The outcomes of these interventions included a clearer definition of reproductive health, a renewed commitment to the health system, a provider voice within the system, creation of an environment for hearing clients' views, and incorporation of gender.

The Women's Health Project, a non-government organization under the Department of Community Health, University of Witwatersrand Medical School, served as the executive agency of the TRHSP.  In October 1997, it was awarded the Commonwealth Award for Excellence in Women's Health, for being a model of good practice relevant to women's health.  The award seeks to highlight the development of approaches which address the health disadvantages of women.

In a conservative society where social and cultural taboos prevent an open discussion of topics related to sexuality and sexual behaviour, the Karachi Reproductive Health Project, sought to break new grounds.  The project has trained women in urban poor communities to provide awareness, referral and counselling services within the communities.  Named community focal persons, they serve as a bridge between the local women and local health practitioners and the health system as a whole.  It also seeks to support the local health system so that it is better  able to respond to the sexual needs of the local women by training them on topics such as HIV/AIDS, STDs, psycho-sexual issues, vaginal discharge, and other related topics.

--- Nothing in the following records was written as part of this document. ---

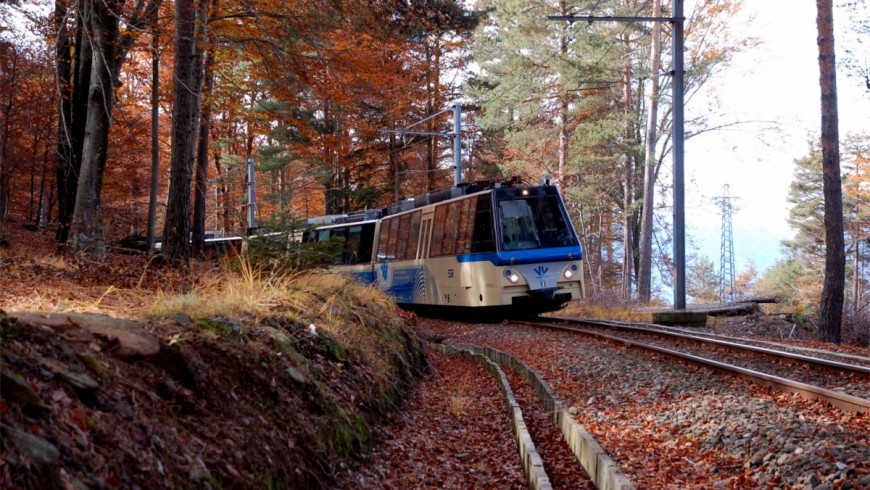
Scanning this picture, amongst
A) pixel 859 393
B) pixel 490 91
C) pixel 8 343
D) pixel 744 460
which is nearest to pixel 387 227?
pixel 490 91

The pilot project in the Philippines sought to enhance the gender sensitivity and gender responsiveness of family planning and other health services of a government rural health unit and a community-based health and development programme of an non-government organization.  Through a process of sensitizing programme heads, field managers and front line workers to the concerns and issues of a gender responsive family planning programme, needed changes and interventions in  programmes, were brought about, carried through and sustained.  Hence, action plans were formulated which essentially mainstreamed gender in the respective projects, activities and services.  Much can be learned from this pilot project in terms of the dimension, strategy, approach and process of promoting gender responsiveness of family planning and health programmes.  The pilot project was selected as one success story in the area of Gender and Development by the Commission on Population in the Philippines for its effectiveness in promoting gender equity, sustainability and a participatory approach.

Women's Health Committees were established in villages served by a primary health centre in India in an effort to enhance the involvement of women in government health programmes and their participation in decision making at the local level.  A major strategy adopted was the sensitization and education of committee members. 


References

Bruce, Judith, "Women's Interests:  How Can Family Planning Managers Respond", in Anrudh K Jain (ed), Managing Quality of Care in Population Programs, Kumarian Press,1992.

Dairiam, Shanti, "Managing Gender Sensitive Family Planning Services", in Jay Satia, Carl Schonmeyr and Sharifah Tahir (eds).  Managing a New Generation of Population Programmes:  Challenges of the Nineties, Report from ICOMP's 13th International Seminar, Nanjing, China, 3-7 August 1992.

Danguilan, Marilen J MD, Women in Brackets, The Philippines Center for Investigative Journalism, Manila, Philippines, 1997.

Gender Training in the Asian and Pacific Region, Issues in Gender and Development, Gender and Development Programme, APDC, No 9, August 1997.

Heyzer, Noeleen, The Balancing Act:  Population, Development, and Women in an Era of Globalization, International Lecture Series on Population Issues, The John D and Catherine T MacArthur Foundation, August 29, 1996, New Delhi, India.

"Monitoring Concrete Changes after ICPD", ARROWS For Change,  December 1996 Vol. 2, 20.3.

Riley, Nancy E "Gender, Power, and Population Change", Population Bulletin, Vol. 52, No 1, May 1997.

Swedish International Development Cooperation Agency (Sida), Handbook for Mainstreaming.  A Gender Perspective in the Health Sector, Department for Democracy and Social Development, Health Division, 1997.

UNFPA, Technical Report No 37, "Expert Consultation on Operationalizing Reproductive Health Programmes", December 1996.